> _REQUIRED ACTION_
Leaving out every picture, transcribe the lines from the line that contains "株式会社ニッセイの「選ばれる理由」" to the end of the entries below, both ends included.

Image-caption web data

────────────────

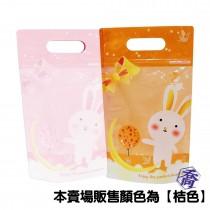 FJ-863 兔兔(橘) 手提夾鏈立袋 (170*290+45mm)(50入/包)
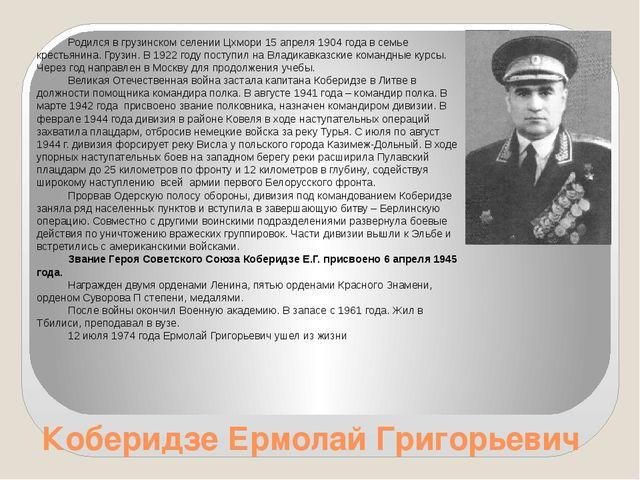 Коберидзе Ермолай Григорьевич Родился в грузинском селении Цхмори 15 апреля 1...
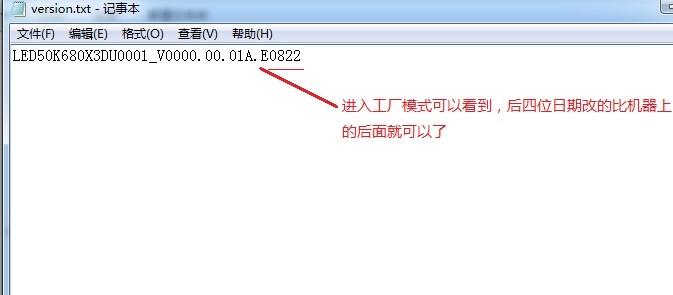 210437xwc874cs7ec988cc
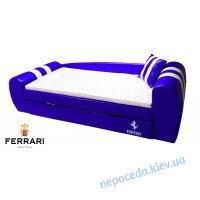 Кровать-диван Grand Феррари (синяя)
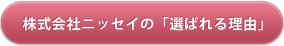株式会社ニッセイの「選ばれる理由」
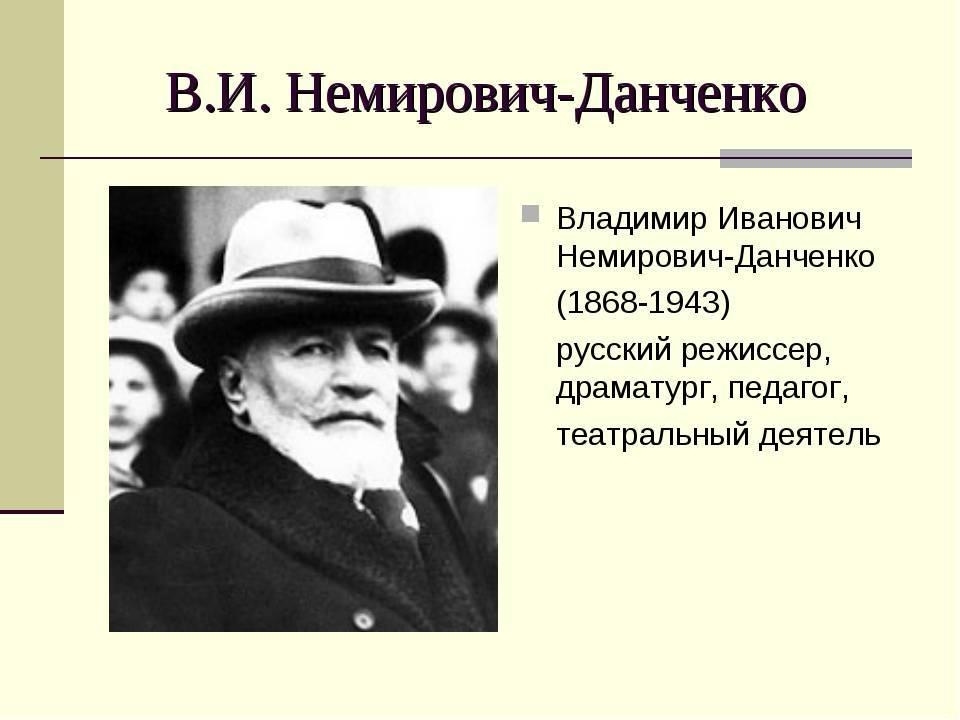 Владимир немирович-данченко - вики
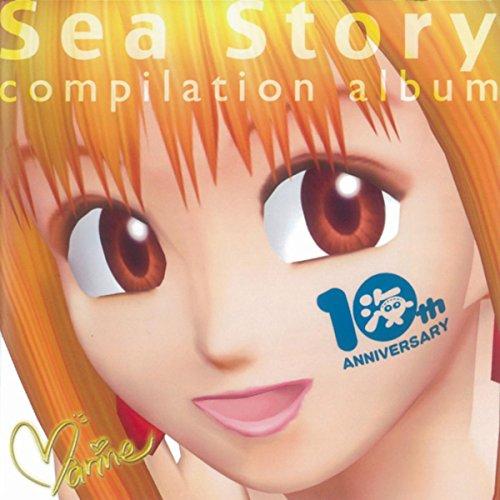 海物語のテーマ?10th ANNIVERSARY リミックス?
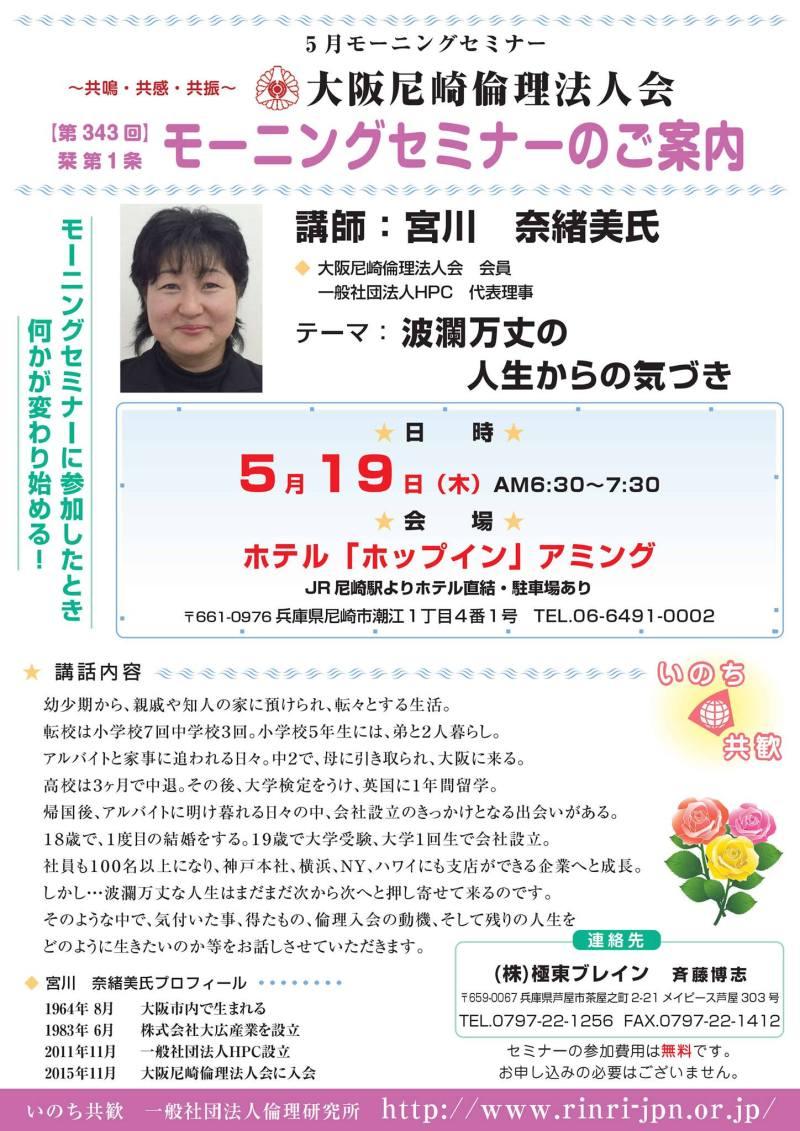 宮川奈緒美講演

────────────────

> _TASK RESPONSE_
株式会社ニッセイの「選ばれる理由」
 Владимир немирович-данченко - вики
 海物語のテーマ?10th ANNIVERSARY リミックス?
 宮川奈緒美講演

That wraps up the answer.